Brown & Root contends that there should be a reversal of the judgment because of the inflammatory, prejudicial and improper argument to the jury by counsel for some of the defendants. We agree that the argument was improper and under some circumstances would require reversal. Counsel appealed to the sympathy and sectional prejudices of the jury; he referred to the bigness and wealth of Brown & Root; he referred to it and its counsel in unjustified terms of abuse and derogation; all of which was improper and inexcusable. Crowell-Collier Publishing Co. v. Caldwell, 5th Cir. 1948, 170 F.2d 941; Washington Annapolis Hotel Co. v.
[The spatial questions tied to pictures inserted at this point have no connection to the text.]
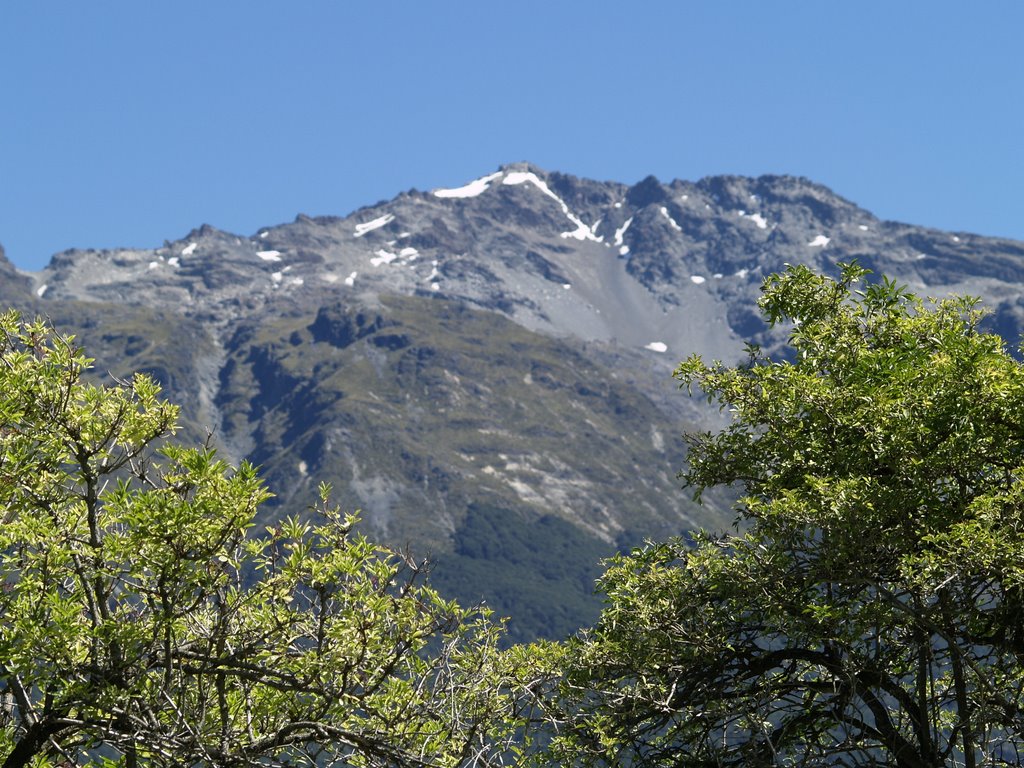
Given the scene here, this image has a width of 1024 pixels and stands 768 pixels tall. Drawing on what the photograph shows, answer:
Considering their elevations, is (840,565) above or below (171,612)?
below

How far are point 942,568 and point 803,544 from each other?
338 cm

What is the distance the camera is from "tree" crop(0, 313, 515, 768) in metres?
13.1

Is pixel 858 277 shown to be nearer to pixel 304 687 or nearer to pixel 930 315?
pixel 930 315

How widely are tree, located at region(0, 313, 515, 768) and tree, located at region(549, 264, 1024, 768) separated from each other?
488 cm

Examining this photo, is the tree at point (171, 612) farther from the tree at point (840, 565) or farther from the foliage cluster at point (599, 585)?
the tree at point (840, 565)

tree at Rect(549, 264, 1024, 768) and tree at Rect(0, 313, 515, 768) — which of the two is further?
tree at Rect(549, 264, 1024, 768)

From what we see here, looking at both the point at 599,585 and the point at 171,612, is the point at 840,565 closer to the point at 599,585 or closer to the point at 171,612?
the point at 599,585

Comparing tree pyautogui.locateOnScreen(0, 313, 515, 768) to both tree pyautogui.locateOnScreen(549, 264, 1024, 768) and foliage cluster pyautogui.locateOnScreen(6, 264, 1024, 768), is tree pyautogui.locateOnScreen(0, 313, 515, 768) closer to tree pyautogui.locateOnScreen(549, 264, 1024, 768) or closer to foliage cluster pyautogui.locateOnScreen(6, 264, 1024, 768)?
foliage cluster pyautogui.locateOnScreen(6, 264, 1024, 768)

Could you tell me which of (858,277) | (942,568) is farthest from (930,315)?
(942,568)

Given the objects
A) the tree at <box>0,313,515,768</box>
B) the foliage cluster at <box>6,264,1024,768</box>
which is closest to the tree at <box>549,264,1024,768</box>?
the foliage cluster at <box>6,264,1024,768</box>

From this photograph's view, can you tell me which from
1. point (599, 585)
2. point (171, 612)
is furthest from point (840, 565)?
point (171, 612)

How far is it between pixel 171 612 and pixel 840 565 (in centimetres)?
1110

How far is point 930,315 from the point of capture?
2306 cm

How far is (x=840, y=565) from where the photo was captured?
749 inches
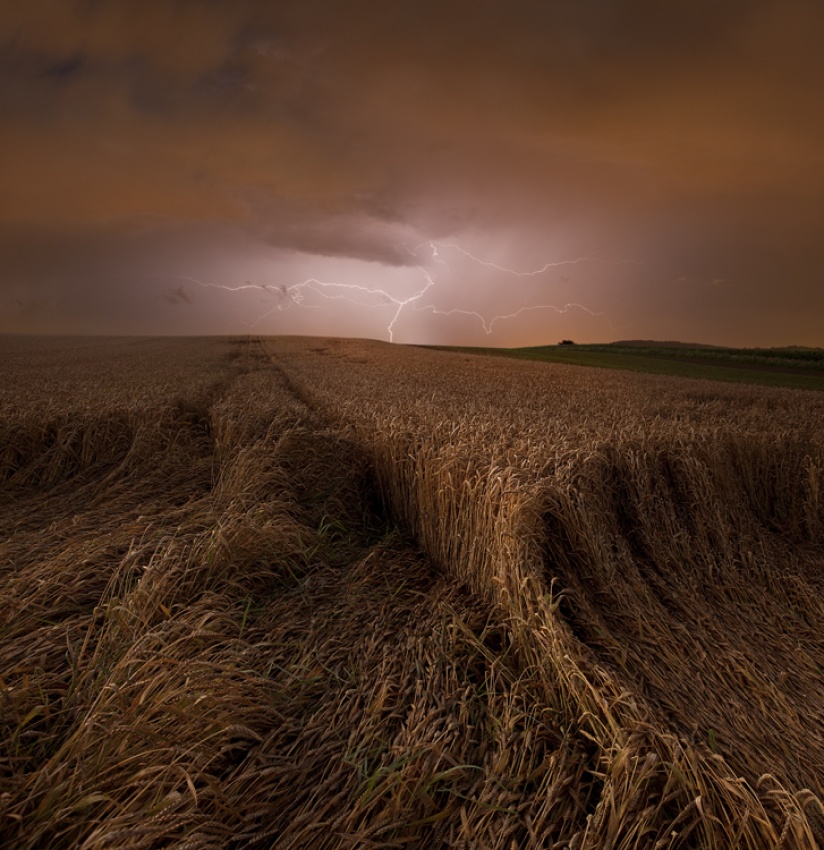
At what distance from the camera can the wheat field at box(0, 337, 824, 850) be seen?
2.00 m

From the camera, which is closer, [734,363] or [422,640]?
[422,640]

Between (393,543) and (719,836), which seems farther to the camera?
(393,543)

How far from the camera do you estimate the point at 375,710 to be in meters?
2.47

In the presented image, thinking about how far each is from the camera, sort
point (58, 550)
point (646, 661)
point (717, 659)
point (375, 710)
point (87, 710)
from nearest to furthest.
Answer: point (87, 710) → point (375, 710) → point (646, 661) → point (717, 659) → point (58, 550)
Riddle, 1948, 83 U.S. App.D.C. 288, 171 F.2d 732; Missouri-Kansas-Texas Railroad Co. of Texas v. Ridgway, 8th Cir. 1951, 191 F.2d 363, 29 A.L.R.2d 984. But during the entire argument which is criticized by Brown & Root no objection was interposed, no request was made for intervention by the court, no suggestion was made that counsel be admonished, no instruction was sought that the jury disregard the improper remarks, and no motion for a mistrial was made. We do not think that, under the circumstances, the error was so highly prejudicial as to require a reversal when it was first mentioned by Brown & Root after an adverse verdict in its motion to investigate jury misconduct, and its first effort to be relieved of the claimed prejudice was by its motion for a new trial. There was, we think, a waiver of the misconduct. See 88 C.J.S. Trial § 196, p. 382 et seq. It may be observed that counsel whose jury argument was beyond the bounds of propriety did not represent any of the parties who are before us on appeal and Brown & Root has settled with some or all of the parties represented by him.
It is urged by Brown & Root that the trial court committed error in not granting its motion to investigate jury misconduct, and that an investigation should have been made or permitted. There was nothing to indicate any jury misconduct. Suspicion and conjecture, without more, and no more was here shown, do not require any investigation of wrongdoing in the jury room.
The other assignments of error of the appellant, Brown & Root, have been considered. Our careful review of the extensive record leaves us fully convinced that no prejudicial error was committed. No useful purpose would be served by a further extension of this opinion to discuss the other questions which the appellant has raised.
Brown & Root filed in this Court a motion for the entry of a judgment against Central Sand and Gravel Company. It appears that this defendant is a bankrupt. The trustee in bankruptcy did not participate in the district court litigation. He has not participated in the appeal except to oppose the granting of the motion. The motion was carried with the case. The disposition of the case disposes of the motion.